- **YOUR INSTRUCTIONS**
Convert the stretch of items from the line containing "Of point 548,461" through the line containing "144 centimetres" into a numbered list, dropping blank lines. Include only those lines.

-- Begin DATA ENTRIES --

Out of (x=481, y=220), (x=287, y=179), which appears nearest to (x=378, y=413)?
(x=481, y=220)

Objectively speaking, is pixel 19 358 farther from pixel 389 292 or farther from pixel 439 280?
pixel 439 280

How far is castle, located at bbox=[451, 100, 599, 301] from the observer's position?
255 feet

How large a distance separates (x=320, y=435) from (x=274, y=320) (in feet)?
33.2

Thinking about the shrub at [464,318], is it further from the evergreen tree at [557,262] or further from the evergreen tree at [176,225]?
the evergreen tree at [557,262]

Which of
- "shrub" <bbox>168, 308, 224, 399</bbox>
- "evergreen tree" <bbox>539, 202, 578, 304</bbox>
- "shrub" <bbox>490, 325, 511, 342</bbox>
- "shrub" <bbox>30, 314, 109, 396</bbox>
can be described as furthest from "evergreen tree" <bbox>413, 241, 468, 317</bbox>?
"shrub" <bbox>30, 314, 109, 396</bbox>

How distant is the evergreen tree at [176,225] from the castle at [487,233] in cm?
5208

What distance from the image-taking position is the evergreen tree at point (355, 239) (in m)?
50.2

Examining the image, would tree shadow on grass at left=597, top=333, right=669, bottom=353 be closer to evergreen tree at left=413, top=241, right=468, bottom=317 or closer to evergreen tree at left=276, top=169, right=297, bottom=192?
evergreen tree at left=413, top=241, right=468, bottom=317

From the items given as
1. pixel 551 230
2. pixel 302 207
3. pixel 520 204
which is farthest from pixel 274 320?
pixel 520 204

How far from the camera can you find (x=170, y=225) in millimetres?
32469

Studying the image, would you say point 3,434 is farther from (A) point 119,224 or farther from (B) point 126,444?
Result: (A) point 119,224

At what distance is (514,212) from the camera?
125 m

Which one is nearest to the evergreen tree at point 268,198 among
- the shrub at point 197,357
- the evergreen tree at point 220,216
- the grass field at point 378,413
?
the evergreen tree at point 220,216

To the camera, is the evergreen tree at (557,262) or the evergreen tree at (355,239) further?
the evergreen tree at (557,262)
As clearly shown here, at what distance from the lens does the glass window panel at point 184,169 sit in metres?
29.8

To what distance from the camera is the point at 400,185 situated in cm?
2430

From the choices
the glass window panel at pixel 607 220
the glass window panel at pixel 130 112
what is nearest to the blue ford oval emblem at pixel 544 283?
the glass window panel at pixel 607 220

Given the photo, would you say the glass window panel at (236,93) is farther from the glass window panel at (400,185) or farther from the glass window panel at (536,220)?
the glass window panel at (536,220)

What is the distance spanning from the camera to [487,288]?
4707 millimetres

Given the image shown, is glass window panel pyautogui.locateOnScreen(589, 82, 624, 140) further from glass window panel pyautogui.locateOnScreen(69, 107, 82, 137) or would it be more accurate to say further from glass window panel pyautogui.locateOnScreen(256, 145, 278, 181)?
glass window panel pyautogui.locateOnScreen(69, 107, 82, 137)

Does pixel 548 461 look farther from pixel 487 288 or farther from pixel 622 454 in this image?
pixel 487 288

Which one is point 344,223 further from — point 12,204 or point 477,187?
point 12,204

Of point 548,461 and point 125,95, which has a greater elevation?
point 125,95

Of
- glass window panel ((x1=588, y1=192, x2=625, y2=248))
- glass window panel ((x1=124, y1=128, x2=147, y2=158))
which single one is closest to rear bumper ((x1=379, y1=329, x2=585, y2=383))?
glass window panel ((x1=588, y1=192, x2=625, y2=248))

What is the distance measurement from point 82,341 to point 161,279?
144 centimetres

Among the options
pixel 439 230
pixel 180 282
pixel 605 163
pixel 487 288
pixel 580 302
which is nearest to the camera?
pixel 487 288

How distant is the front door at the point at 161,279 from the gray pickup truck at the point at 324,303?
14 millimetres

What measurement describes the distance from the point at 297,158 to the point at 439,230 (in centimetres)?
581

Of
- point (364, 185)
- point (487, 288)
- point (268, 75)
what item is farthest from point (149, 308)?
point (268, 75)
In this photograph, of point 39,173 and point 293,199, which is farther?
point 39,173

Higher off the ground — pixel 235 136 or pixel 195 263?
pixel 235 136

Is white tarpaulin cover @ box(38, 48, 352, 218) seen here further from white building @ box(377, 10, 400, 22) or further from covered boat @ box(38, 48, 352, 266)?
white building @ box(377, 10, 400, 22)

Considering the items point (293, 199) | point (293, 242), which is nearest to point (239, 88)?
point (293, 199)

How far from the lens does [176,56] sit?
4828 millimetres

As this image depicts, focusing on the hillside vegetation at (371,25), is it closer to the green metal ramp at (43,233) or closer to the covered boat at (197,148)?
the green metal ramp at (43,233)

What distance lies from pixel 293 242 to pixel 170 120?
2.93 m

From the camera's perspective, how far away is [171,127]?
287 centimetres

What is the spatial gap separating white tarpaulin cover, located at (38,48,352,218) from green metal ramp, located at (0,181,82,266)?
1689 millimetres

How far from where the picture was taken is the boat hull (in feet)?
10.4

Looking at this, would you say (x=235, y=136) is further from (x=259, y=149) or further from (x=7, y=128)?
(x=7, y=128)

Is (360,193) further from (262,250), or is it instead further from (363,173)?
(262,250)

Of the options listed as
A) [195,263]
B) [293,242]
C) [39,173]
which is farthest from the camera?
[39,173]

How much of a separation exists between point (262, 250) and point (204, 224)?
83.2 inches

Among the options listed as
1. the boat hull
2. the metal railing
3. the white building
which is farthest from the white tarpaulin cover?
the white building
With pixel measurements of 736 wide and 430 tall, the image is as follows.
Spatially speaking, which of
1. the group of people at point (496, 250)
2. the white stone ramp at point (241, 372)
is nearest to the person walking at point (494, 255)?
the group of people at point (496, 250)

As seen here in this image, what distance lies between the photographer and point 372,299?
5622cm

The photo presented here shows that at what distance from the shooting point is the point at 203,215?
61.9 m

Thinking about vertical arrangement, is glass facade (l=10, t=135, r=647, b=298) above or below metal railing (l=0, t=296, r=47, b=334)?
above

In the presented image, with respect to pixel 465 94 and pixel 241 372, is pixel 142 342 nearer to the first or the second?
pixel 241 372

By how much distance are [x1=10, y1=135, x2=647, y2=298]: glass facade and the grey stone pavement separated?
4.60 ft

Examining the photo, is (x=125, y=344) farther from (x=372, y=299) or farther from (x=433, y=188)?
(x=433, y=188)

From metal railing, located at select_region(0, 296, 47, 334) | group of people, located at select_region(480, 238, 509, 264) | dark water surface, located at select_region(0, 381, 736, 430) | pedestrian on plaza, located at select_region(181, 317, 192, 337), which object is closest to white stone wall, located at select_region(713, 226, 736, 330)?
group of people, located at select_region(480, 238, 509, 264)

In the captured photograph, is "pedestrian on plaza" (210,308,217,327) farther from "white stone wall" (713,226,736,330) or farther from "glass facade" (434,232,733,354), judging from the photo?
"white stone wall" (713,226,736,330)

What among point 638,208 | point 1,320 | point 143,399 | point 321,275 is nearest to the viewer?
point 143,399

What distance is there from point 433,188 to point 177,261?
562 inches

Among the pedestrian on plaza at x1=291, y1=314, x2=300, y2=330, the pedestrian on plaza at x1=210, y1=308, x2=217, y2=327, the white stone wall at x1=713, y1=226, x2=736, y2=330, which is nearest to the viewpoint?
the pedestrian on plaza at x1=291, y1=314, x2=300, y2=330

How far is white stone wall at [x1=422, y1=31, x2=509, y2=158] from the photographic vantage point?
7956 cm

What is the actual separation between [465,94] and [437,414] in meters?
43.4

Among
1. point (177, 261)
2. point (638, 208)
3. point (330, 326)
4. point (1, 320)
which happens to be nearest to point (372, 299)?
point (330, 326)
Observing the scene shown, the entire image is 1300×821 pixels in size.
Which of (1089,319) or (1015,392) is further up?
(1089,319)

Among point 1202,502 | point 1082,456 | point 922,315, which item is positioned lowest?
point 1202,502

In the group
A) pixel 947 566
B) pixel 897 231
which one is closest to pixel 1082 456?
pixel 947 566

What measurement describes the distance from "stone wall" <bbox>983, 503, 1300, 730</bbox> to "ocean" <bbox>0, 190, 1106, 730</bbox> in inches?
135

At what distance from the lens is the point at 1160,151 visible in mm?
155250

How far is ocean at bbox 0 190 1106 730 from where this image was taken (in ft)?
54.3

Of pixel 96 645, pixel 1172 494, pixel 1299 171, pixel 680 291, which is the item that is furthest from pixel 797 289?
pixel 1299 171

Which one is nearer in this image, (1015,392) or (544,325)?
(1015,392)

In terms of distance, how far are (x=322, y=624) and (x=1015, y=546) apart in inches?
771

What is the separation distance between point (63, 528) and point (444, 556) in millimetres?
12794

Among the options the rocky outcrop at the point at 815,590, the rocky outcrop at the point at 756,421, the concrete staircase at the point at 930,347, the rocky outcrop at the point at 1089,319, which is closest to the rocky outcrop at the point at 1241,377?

-- End DATA ENTRIES --

- **SOLUTION BELOW**
1. Of point 548,461 and point 125,95, which has a greater elevation?
2. point 125,95
3. Of
4. - glass window panel ((x1=588, y1=192, x2=625, y2=248))
5. - glass window panel ((x1=124, y1=128, x2=147, y2=158))
6. which single one is closest to rear bumper ((x1=379, y1=329, x2=585, y2=383))?
7. glass window panel ((x1=588, y1=192, x2=625, y2=248))
8. What is the distance measurement from point 82,341 to point 161,279?
9. 144 centimetres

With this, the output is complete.